(Excerpted text)
----
Payslip questions: new job, new bureaucracy, a lot of shit

Yes yes, I already knew it. But still, why the hell they didn’t use the solidarity rate on the exceeding part?

Is it a fixed-term contract? less than a year?

Checking your numbers I also have several question marks.

Regarding the missing cap at CHF 148’200: depending on which program your employer is using, they might not have a cap at CHF 12’350 per month. Considering you started in September, they might charge you the full percentages until you actually reach the 148k per year.
BUT: your employer would have to recalculate the cap at the end of the year, and give you some money back.

Regarding UVG+KTG: your employer seems to have more expensive plans than I have, but I have the feeling that he is billing 100% of UVG (BU+NBU) and 100% of KTG to you. Which is wrong! BU and 50% of KTG have to be paid by employer.

Not having a real HR sucks.

I guess that’s a very good assumption. I’m Paying about 1k for risk+managing costs, which is half of the costs you are paying. So basically 6k for minimum mandatory contribution (I have the same, but I chose it intentionally) and 1k for risk+managing costs.

You are basically having the minimum plan with really shitty risk costs, and the costs are split 50/50.
At Hooli, I guess it was a different ratio as well, not even talking about the total amount.

The problem is that you most probably won’t have anything to say which insurance company your employer is using. You might only be able to choose NBU and KTG for yourself (KTG is optional, NBU I would have to check again)

  1. UVG is mandatory accident insurance and it is a good deal. If you become disabled due to an accident, you receive a benefit equivalent to 80% of your salary as an ongoing disability pension. It also covers medical costs resulting from accidents, which means you can put the accident coverage provided by your compulsory health insurance on hold (this lowers your health insurance premium). The coverage from health insurance does not include loss-of-income insurance. It only covers medical costs, which is why it’s so cheap. I dare say you won’t find a better deal than this with private insurance (80% loss of income insurance plus medical insurance for accidents). Either way, it’s obligatory for employees.
----
(Extracted records)
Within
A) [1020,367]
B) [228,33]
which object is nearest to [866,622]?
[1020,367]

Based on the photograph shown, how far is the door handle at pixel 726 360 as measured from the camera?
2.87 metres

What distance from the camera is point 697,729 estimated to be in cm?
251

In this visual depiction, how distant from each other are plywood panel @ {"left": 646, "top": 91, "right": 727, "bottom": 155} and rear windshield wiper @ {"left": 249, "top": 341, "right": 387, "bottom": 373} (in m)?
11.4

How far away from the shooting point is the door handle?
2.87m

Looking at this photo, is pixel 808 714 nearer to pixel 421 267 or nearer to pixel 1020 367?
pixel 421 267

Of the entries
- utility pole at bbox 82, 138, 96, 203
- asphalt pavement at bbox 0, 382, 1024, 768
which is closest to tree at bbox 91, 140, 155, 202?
----
(Problems to solve)
[a] List every abbreviation in the payslip discussion that names an insurance or a part of one.
[b] Do these statements agree with the payslip discussion? Answer yes or no for each, and quote the words that decide it. (i) An accident that leaves a person disabled brings an ongoing pension of 80% of salary under UVG. (ii) The coverage from health insurance includes loss-of-income insurance. (iii) The employer has to pay BU and half of KTG.

(Answers to the exercise)
[a] UVG, KTG, BU, NBU

[b]
(i) Yes: "If you become disabled due to an accident, you receive a benefit equivalent to 80% of your salary as an ongoing disability pension."
(ii) No: "The coverage from health insurance does not include loss-of-income insurance."
(iii) Yes: "BU and 50% of KTG have to be paid by employer."